Downtown Manhattan has seen some weird shows in its day, but Ivo Van Hove’s new version of The Misanthrope is an honest-to-goodness avant-garde spectacle in which almost all the wacky stuff works. Molière’s 17th-century rhymed comedy about crossed lovers and social fakers is reimagined by Van Hove and company with a serious mission: to out the truth. And in this setup, you can run, but you certainly can’t hide. Handheld cameras lurk behind translucent walls and follow the actors across the stage. A video conferencing screen, à la Madison Avenue, shows us close-ups and other intimate angles to which theater audiences are not usually exposed, and the sleek office set is lit from above by fluorescents — leaving little room for secrets. Through images both life-size and enlarged, a stunning and dangerous reality takes shape. Insincerity is rooted out immediately. One false look and you’re dead.
Standing at the front of this line of fire is Bill Camp in the title role, delivering the performance of a lifetime. He brings astonishing depth and strength to Alceste, whose antisocial tendencies are hardly those of a cantankerous old crank. He is a self-detained prisoner of war, caged by his artistic success, which has landed him among a lot of glad-handing phonies and media whores, and tortured by an animal passion for a young girl, a social butterfly who is his opposite in every way. Camp’s anti-hero is both a self-destructive blackguard and a sainted martyr. The director uses him as the mouthpiece of today’s burnt-out modern man, railing against the superficiality of success, the indignity of the moneyed classes and the breakneck speed with which people are accepted and rejected each day.
Camp’s performance also reminds us that, at some point, a good actor has to get dirty. He demonstrates this quite literally, performing most of the play encrusted in matter, forcing us to see not just a character, but both an actor and a character subjecting himself to a revolting ordeal. As awful as it is to witness, this self-sacrifice is the most effective of Van Hove’s decisions, representing a marriage of verity and absurdity, of actor and audience. Life tramps mercilessly on in this drama, and there is no rest — not even backstage. The cameras follow actors into the green room, into dark corners, and into places performers don’t usually go. The characters are thus made alive beyond the reach of proscenium-bound players, allowing the audience a rare and at times excruciating sympathy.
Where the production gets sticky is in its urge to make the old feel abundantly new, mixing the rhythms of text messaging with Molière’s syllabic verse. This is the Achilles’ heel of all ultra-modern adaptations. Crucial parts of the story get lost when we hoist a language play out of its more formal era and plunk it headlong into 21st-century whatever-ese. The resulting cacophony at times overpowers the narrative, turning innovation into confusion.

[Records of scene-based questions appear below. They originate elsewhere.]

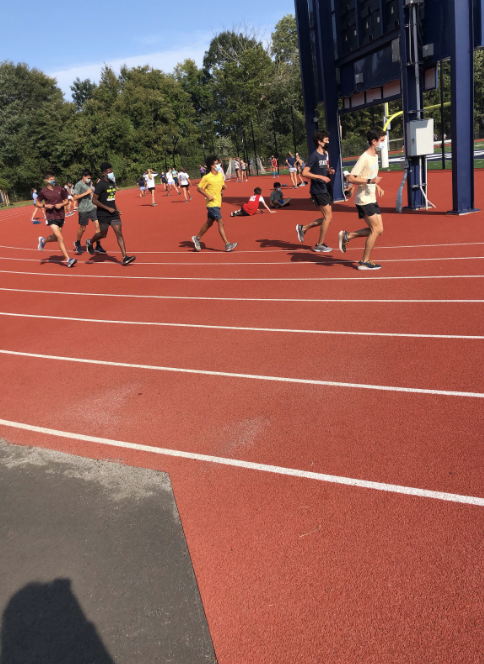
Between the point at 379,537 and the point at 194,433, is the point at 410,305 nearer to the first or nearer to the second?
the point at 194,433

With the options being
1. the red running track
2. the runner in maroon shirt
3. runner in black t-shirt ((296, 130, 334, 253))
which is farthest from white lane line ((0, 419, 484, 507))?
the runner in maroon shirt

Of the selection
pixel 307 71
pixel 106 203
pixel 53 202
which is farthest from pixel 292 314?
pixel 307 71

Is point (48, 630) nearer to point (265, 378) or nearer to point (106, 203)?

In a recent New York Times article, Van Hove said, “I discovered something I didn’t really know about Molière, namely that his plays are mostly misunderstood as comedies.” The Amsterdam-based director has certainly tapped into Molière’s dark side, turning Alceste into a virtual Hamlet. And though it wouldn’t have hurt him to have left in one or two laughs, you have to admire his Bergmanesque take on the French parlor play. Perhaps it’s the Northern European in his blood — the dark winter that ran through the veins of Strindberg, Munch and Goethe. The man can’t help but add a hearty dose of classical-style suffering to the enjoyment of our mega-pixel world. Whatever his motives, this is the modern theater, as cohesive as it is wild, as optimistic as it is mechanic. And though it may not be altogether pleasant, its voice commands attention, and its doctrine is unforgettable.